GBP/EUR 1.2005 (0.8331)
There has been little in the way of major news flow or data over the first 48 trading hours of the week and the risk positive tone towards the end of last week has prevailed. The buoyant risk comes from hopes the Fed will taper at a slower pace than expected based on the last two months jobs reports, thus the excess liquidity and capital will remain for that little bit longer. We are also seeing a natural bounce following heavy selling for almost two weeks and considerable EM pressures.
The USD has been facing light selling pressure since Friday, again based on Friday’s weak jobs report and also in hopes that Janet Yellen’s first testimony to Congress will reveal a dovish streak. Yellen takes her first meeting as chair of the Fed and any mention of slowing the current pace of tapering is likely to see renewed heavy selling of the greenback. The dollar has failed to generate any serious interest since the Fed surprised us with a December taper, perhaps the gradual pace of the QE wind down or lack of faith in the recovery has caused this but any sign of weakness from the FED is likely to be very negative for USD.
The general consensus is that Yellen is unlikely to veer from the Fed’s current rhetoric as markets have now got used to an apparent $10bln taper per month, but she is almost certainly going to have to answer questions on forward guidance.

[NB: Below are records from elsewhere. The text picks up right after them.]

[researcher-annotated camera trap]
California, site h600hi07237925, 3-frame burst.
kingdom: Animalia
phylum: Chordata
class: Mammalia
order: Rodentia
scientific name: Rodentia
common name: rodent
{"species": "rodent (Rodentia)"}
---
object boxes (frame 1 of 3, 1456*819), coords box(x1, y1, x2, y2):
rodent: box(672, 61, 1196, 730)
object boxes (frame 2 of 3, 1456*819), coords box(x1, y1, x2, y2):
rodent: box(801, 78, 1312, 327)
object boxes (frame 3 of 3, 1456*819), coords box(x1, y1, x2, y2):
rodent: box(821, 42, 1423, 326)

There has been a lot of speculation in markets about Fed policy going forward and Yellen may use this opportunity to clarify some points and update forward guidance. Last June Bernanke introduced some time frames on unemployment targets for ending QE (7% by mid 2014) and to begin rate hike discussions (6.5% by mid 2015). The current unemployment rate is currently 6.6% so some clarification is certainly required.
GBP is facing obvious tensions, despite the recent USD sell off GBPUSD has remained in a tight range and EURGBP has been drifting towards 2014 highs. Technically this leaves the pound susceptible to a break out and in the face of tomorrow’s major fundamental data the timing could not be better. The BOE quarterly inflation report is due for release tomorrow and is probably the biggest bit of event risk the pound has faced in recent months. There is a dislocation as to what the BOE have guided and when the market believes rates will start to rise, we are hoping for clarification on this tomorrow and until we get this, tension is likely to remain in GBP pairs.
Despite obvious fragilities in the Eurozone the single currency is looking for its fifth consecutive daily rally against USD, one of the longest EURUSD bull runs in two months. There is obviously USD weakness at play here as well so it’s not all EUR glory but the single currency has shown gains against GBP and JPY since last week’s ECB meeting. Another concern to add to the regional risk was comments from the head of the Single Supervisory mechanism (SSM) for banks was that bank failures were a necessary part of ongoing stress tests should they want to maintain credibility.